In 1959, Invincible rolled over but did not sink, as the engine room vents and exhaust had been modified to resist water ingress. On January 28, 1960, the Invincibles engine stalled after she rolled 90–100° to port while transiting the Grays Harbor Bar and she was taken in tow by the fishing vessel Barbara Lee; the Barbara Lee subsequently capsized after being struck by a sneaker wave, and a 36-foot motor lifeboat was dispatched to hold Invincible until she could be towed to safety by . One of the three crew members aboard Barbara Lee was rescued; the other two were killed.
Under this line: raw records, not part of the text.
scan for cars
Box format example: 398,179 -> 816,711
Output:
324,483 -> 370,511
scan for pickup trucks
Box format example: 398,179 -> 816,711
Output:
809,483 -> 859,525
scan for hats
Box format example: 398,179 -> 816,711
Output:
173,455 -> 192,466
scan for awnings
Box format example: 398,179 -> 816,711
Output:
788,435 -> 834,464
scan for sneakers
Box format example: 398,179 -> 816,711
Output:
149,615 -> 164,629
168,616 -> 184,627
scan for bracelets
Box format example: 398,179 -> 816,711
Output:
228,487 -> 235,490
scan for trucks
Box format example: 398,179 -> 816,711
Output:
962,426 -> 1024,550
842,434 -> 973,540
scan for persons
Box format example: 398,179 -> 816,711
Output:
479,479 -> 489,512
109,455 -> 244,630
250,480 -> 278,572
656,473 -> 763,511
As of 2009, ex-Invincible was still afloat as a stripped-down hulk, having been converted to a fishing vessel at some point after leaving government service.

===Triumph (CG 52301)===
Triumph operated from Coast Guard Station Point Adams from 1935 until she capsized off the coast of Oregon on January 12, 1961, during the rescue of a disabled fishing vessel, Mermaid, which also was lost. Triumph later was re-righted and washed ashore. Modern motor lifeboats are designed to be self-righting by incorporating buoyancy chambers within the hull which rapidly force the boats right-side-up if they overturn.
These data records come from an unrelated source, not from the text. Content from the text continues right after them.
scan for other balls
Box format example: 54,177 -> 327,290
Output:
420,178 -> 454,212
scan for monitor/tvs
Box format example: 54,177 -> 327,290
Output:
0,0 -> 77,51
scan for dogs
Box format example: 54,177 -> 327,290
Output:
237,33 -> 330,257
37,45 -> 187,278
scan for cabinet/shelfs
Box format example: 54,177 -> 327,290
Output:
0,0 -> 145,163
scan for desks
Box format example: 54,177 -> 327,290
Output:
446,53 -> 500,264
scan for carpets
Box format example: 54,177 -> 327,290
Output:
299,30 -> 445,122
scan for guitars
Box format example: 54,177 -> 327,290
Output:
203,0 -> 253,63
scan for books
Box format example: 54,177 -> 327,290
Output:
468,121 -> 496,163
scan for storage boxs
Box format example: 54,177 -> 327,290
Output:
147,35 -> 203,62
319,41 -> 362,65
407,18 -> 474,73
That night, a 36-foot motor lifeboat, CG-36454, and a 40-foot utility boat (UTB), CG-40564, both from Cape Disappointment Lifeboat Station, responded to a distress call from the 38-foot crab boat Mermaid from Ilwaco, Washington, which had lost its rudder at the mouth of the Columbia River. Mermaids mayday call was relayed to Cape Disappointment at approximately 4:15 p.m. and CG-40564 began towing Mermaid. The UTB radioed Point Adams for assistance, as she could not surmount the waves at the mouth bar, and Triumph was dispatched. When she arrived at approximately 7 p.m., Triumph took up the tow.
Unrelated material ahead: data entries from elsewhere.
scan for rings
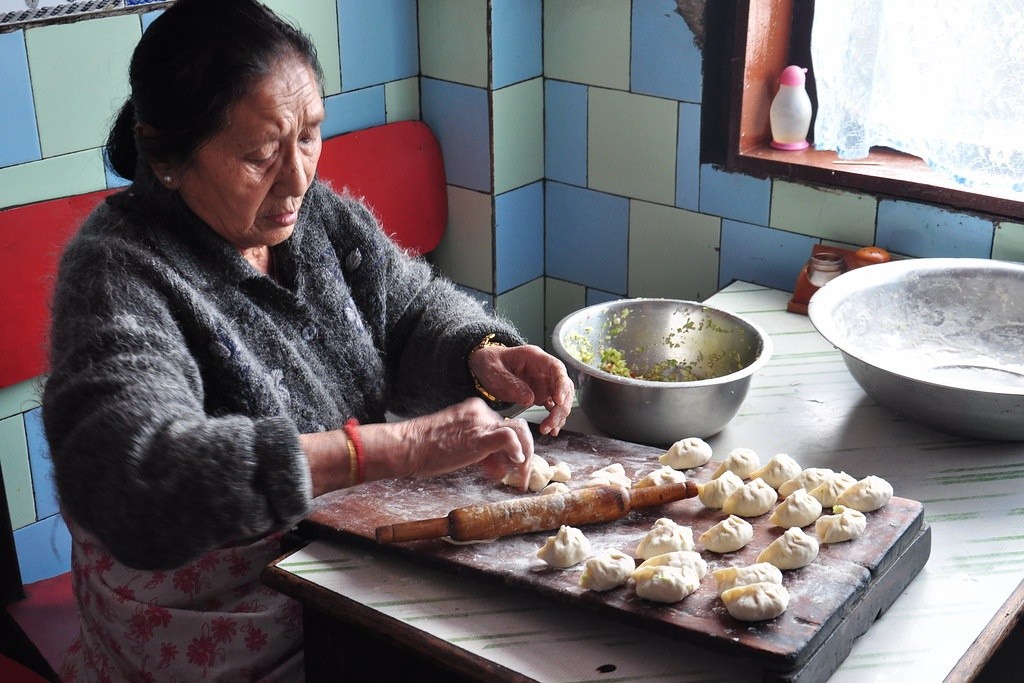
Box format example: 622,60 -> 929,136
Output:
504,416 -> 510,420
545,396 -> 555,409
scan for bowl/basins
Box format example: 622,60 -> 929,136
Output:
808,256 -> 1024,443
551,296 -> 775,447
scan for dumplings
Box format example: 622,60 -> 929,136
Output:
499,437 -> 894,621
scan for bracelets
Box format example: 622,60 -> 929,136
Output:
342,419 -> 364,487
468,333 -> 507,403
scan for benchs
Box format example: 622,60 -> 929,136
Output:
0,120 -> 449,683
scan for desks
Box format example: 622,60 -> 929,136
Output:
265,276 -> 1024,683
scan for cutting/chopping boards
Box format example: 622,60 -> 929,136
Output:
305,418 -> 931,683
During the initial rescue, CG-36454 developed a leak and collided with CG-40564, resulting in a leak in the 36' MLB's stern compartment. After passing the tow to Triumph, the 40' UTB was crossing the bar when a large wave caused CG-40564 to founder, and the 36' MLB also was swamped by large waves, but the 36' MLB re-righted and, after rescuing the crew of CG-40564, radioed Point Adams and proceeded 7 mi west to the lightship and put the survivors on the lightship safely. Point Adams dispatched two more 36' MLBs, CG-36554 and CG-36535, to assist Triumph.

At 7:30 and again at 7:45 p.m., heavy waves parted the tow line from Triumph, which radioed Point Adams it was attempting another rescue at 8 p.m.; however, Mermaid sent out another distress call at 8:13 p.m., advising that Triumph had capsized and that one of its crew had been rescued by Mermaid. After the 36' MLBs CG-36554 and CG-36535 arrived, CG-36535 began towing Mermaid at 9:10 p.m., but another large breaking wave parted the line at 9:45 p.m., sinking Mermaid; Coast Guard aircraft arrived with around 10 p.m. and began searching for survivors. In total, seven were killed: both crew members of Mermaid and five of the six aboard Triumph; the sole survivor from Triumph, Gordon Huggins, who was not the one rescued by Mermaid, was found onshore by a foot patrol at 10:45 p.m. Huggins died in March 2019.